[Start of Record list]

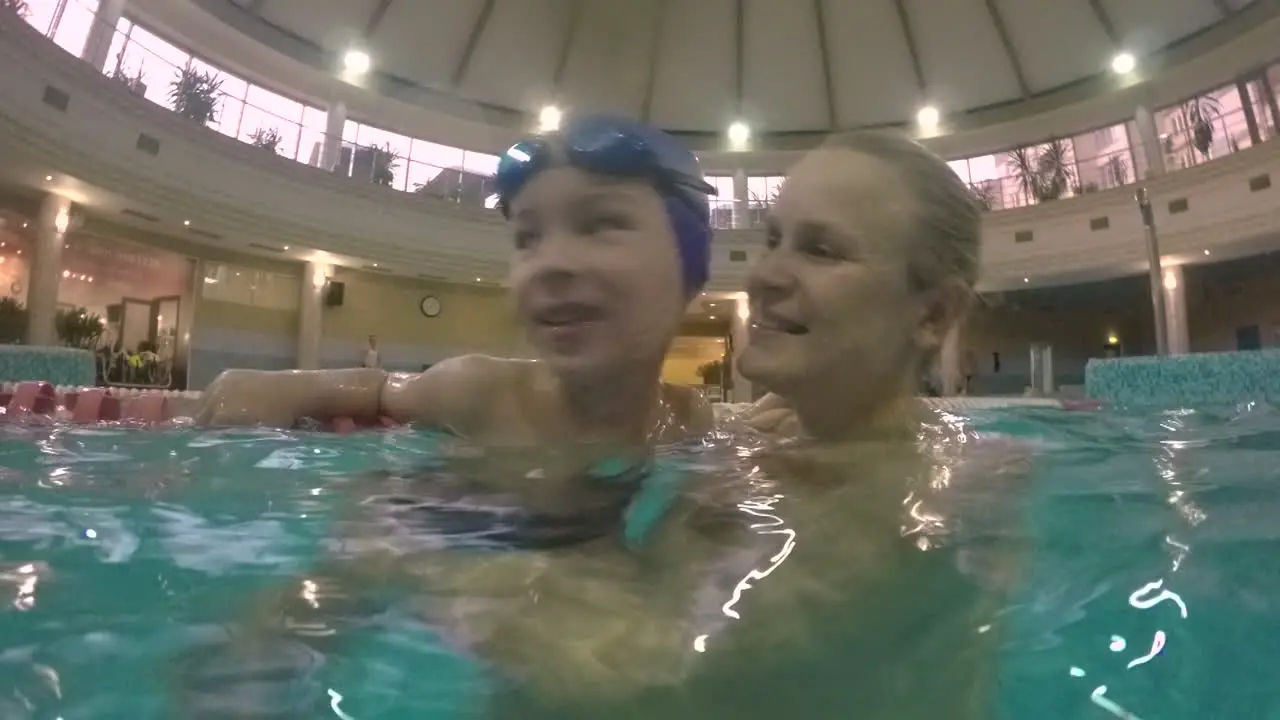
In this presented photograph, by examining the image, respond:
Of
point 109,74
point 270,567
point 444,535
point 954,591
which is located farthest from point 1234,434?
point 109,74

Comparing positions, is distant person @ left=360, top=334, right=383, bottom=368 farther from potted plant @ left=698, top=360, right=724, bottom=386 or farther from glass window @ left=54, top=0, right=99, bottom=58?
potted plant @ left=698, top=360, right=724, bottom=386

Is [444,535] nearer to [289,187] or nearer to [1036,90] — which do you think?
[289,187]

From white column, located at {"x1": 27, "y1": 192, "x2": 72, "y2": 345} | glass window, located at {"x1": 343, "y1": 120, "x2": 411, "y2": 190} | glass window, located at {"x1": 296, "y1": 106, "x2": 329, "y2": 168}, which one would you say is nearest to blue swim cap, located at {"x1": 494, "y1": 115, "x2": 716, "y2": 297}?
white column, located at {"x1": 27, "y1": 192, "x2": 72, "y2": 345}

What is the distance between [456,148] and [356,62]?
8.55ft

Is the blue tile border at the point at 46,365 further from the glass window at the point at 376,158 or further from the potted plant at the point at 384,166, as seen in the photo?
the potted plant at the point at 384,166

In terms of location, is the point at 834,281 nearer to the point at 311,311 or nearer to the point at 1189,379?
the point at 1189,379

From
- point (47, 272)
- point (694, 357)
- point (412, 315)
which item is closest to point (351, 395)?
point (47, 272)

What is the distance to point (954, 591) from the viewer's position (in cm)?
83

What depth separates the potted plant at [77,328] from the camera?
11.5 m

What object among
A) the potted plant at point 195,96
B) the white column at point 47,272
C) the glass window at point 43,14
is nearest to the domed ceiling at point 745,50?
the potted plant at point 195,96

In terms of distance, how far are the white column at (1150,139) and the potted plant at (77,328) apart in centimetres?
1769

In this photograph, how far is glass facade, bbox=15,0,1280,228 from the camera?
1135 centimetres

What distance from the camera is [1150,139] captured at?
47.8ft

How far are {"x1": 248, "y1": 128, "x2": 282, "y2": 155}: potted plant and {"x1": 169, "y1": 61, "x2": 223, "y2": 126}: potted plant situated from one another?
719mm
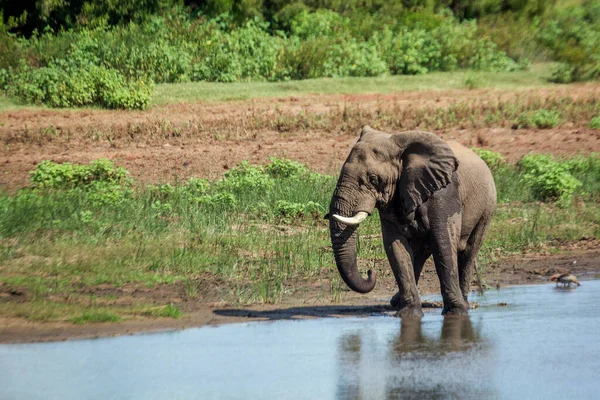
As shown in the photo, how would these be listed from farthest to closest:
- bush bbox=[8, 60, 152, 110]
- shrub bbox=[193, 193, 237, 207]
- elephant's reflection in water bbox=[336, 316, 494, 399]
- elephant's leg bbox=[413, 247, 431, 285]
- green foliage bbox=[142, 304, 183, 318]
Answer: bush bbox=[8, 60, 152, 110]
shrub bbox=[193, 193, 237, 207]
elephant's leg bbox=[413, 247, 431, 285]
green foliage bbox=[142, 304, 183, 318]
elephant's reflection in water bbox=[336, 316, 494, 399]

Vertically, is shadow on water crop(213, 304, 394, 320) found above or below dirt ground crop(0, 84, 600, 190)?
above

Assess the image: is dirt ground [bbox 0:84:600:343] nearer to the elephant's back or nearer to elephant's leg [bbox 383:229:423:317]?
the elephant's back

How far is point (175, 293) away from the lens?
35.8 feet

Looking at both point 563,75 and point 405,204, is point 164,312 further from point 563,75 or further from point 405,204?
point 563,75

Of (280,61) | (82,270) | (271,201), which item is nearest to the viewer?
(82,270)

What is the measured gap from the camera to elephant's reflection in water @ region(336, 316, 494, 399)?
737 cm

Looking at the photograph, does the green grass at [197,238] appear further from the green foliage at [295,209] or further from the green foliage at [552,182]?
the green foliage at [552,182]

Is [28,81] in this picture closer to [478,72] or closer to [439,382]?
[478,72]

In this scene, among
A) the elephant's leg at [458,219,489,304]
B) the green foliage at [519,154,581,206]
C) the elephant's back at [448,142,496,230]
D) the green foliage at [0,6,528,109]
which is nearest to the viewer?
the elephant's back at [448,142,496,230]

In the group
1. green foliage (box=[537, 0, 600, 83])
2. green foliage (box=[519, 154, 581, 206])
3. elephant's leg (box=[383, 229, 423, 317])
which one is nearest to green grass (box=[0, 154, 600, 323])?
green foliage (box=[519, 154, 581, 206])

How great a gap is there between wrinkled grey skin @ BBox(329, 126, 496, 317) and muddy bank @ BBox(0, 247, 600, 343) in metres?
0.73

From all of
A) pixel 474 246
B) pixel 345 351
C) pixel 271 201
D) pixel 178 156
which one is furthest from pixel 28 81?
pixel 345 351

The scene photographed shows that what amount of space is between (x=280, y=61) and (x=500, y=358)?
711 inches

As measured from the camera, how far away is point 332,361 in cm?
827
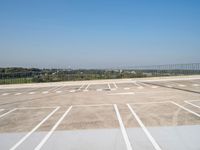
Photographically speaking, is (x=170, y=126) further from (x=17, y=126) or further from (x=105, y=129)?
(x=17, y=126)

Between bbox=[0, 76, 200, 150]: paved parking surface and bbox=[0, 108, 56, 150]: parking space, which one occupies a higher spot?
bbox=[0, 76, 200, 150]: paved parking surface

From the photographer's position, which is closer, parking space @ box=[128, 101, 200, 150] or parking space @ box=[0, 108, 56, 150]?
parking space @ box=[128, 101, 200, 150]

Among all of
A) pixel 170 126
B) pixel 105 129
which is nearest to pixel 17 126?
pixel 105 129

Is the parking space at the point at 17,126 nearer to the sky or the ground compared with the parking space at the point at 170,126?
nearer to the ground

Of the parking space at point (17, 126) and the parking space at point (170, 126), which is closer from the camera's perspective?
the parking space at point (170, 126)

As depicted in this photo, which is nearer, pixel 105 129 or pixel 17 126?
pixel 105 129

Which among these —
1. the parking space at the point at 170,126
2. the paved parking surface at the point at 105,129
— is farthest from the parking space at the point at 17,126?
the parking space at the point at 170,126

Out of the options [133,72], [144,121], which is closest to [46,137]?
[144,121]

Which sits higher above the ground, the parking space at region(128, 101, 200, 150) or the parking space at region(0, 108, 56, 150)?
the parking space at region(128, 101, 200, 150)

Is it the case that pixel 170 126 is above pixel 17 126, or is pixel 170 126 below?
above

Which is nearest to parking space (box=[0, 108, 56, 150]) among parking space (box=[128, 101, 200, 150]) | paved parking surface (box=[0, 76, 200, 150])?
paved parking surface (box=[0, 76, 200, 150])

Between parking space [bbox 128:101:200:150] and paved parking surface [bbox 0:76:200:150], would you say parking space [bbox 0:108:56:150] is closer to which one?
paved parking surface [bbox 0:76:200:150]

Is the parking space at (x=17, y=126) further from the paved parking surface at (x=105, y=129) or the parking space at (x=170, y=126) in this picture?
the parking space at (x=170, y=126)
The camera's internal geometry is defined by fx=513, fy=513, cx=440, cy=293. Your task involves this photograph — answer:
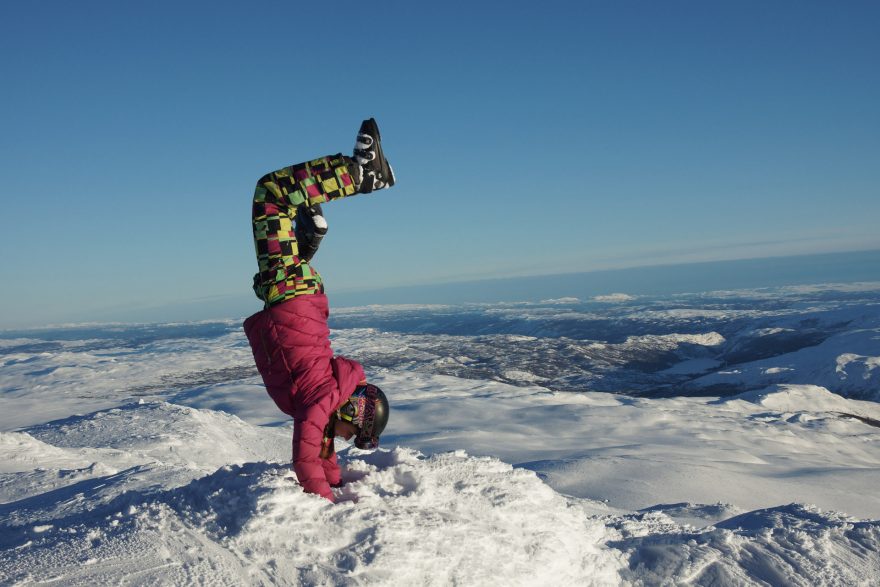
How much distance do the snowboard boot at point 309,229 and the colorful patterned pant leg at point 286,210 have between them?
76 millimetres

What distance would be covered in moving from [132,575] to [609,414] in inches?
1087

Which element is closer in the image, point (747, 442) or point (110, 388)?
point (747, 442)

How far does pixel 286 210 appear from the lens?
3.41 metres

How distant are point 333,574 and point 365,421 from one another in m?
1.24

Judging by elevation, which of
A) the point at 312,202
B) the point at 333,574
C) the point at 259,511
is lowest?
the point at 333,574

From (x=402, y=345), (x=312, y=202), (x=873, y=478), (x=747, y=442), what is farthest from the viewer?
(x=402, y=345)

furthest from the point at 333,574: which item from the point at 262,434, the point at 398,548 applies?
the point at 262,434

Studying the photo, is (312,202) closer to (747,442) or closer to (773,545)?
(773,545)

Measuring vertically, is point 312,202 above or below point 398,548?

[End of Record list]

Report every line of the material above that contains the string "item", copying each line in full.

which item is closest to point (351, 395)?
Of (280,61) | (82,270) | (271,201), which item is nearest to the viewer?
furthest from the point at 333,574: which item from the point at 262,434, the point at 398,548 applies?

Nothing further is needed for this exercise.